In [None]:
import sys
import os
from pathlib import Path
import json 
from math_utils import *
import pandas as pd
import numpy as np
from collections import Counter
import matplotlib.pyplot as plt 

from parser import *  
from grader import *
from tqdm import tqdm

sys.path.append('../')  

from utils import * 

  from .autonotebook import tqdm as notebook_tqdm


In [None]:
from collections import Counter

test_path = f"../data/math500/test.jsonl"
with open(test_path, 'r', encoding='utf-8') as f:
    test = [json.loads(line) for line in f]

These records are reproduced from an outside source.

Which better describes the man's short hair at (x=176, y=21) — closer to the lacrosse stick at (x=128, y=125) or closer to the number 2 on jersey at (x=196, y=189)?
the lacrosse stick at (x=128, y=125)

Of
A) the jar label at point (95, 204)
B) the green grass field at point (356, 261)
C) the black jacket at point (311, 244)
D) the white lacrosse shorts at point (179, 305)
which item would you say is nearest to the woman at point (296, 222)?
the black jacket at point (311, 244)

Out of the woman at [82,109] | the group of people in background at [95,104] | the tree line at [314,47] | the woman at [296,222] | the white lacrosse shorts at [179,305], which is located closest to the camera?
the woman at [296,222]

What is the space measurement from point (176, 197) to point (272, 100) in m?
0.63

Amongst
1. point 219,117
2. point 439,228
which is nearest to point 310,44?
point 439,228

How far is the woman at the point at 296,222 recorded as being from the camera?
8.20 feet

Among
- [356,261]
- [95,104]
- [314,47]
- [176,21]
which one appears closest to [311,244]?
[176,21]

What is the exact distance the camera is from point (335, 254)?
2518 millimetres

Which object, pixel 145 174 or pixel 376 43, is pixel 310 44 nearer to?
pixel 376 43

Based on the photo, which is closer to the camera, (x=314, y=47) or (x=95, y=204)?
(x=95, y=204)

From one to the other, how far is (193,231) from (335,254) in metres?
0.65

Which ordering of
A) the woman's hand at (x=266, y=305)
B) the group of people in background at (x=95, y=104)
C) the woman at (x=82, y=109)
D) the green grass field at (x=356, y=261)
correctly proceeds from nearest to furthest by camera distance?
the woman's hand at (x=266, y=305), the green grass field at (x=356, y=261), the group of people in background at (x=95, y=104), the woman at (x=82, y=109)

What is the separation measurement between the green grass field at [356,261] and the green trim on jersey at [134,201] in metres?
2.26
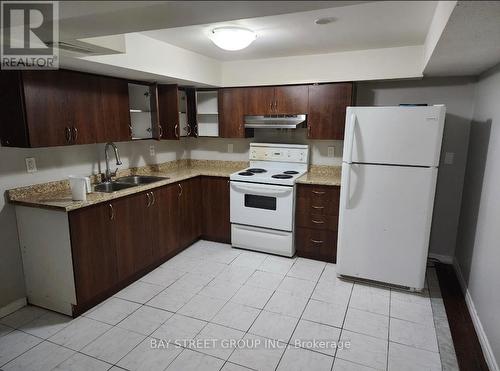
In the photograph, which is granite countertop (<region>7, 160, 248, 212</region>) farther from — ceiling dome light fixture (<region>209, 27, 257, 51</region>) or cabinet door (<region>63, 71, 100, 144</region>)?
ceiling dome light fixture (<region>209, 27, 257, 51</region>)

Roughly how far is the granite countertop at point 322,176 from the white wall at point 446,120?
0.79m

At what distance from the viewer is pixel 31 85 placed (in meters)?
2.22

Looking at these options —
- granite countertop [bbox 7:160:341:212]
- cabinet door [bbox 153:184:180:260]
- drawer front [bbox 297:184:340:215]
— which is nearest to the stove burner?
granite countertop [bbox 7:160:341:212]

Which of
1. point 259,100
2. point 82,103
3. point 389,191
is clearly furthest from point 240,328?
point 259,100

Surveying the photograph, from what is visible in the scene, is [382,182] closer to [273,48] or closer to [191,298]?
[273,48]

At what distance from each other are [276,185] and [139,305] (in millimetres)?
1687

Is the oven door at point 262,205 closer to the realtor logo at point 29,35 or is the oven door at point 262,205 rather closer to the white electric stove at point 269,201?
the white electric stove at point 269,201

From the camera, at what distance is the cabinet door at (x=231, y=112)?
12.2 feet

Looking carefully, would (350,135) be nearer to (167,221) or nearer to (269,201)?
(269,201)

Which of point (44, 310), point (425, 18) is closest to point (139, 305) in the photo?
point (44, 310)

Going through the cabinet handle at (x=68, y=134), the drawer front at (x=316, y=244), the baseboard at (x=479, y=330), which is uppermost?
the cabinet handle at (x=68, y=134)

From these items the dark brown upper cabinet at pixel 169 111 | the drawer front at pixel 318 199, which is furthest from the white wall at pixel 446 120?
the dark brown upper cabinet at pixel 169 111

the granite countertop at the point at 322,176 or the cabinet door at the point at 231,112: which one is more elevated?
the cabinet door at the point at 231,112

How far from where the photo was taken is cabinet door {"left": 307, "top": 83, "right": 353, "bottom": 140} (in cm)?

for _type in ["zero", "few"]:
    for model in ['gpt-4o-mini', 'gpt-4o']:
        file_path = f"../result/math500/{model}/math500_{_type}.jsonl"
        if not os.path.exists(file_path):
            print(f"File not found: {file_path}")
            continue

        with open(file_path, 'r', encoding='utf-8') as f:
            data = [json.loads(line) for line in f]

        scores = [[] for _ in range(5)]

        any_correct = []

        all_correct_count = 0

        for entry in data:
            idx = entry["idx"]

            preds = [extract_answer(mo, "math") for mo in entry['model_outputs']]

            _, gt = parse_ground_truth(test[idx], "math")  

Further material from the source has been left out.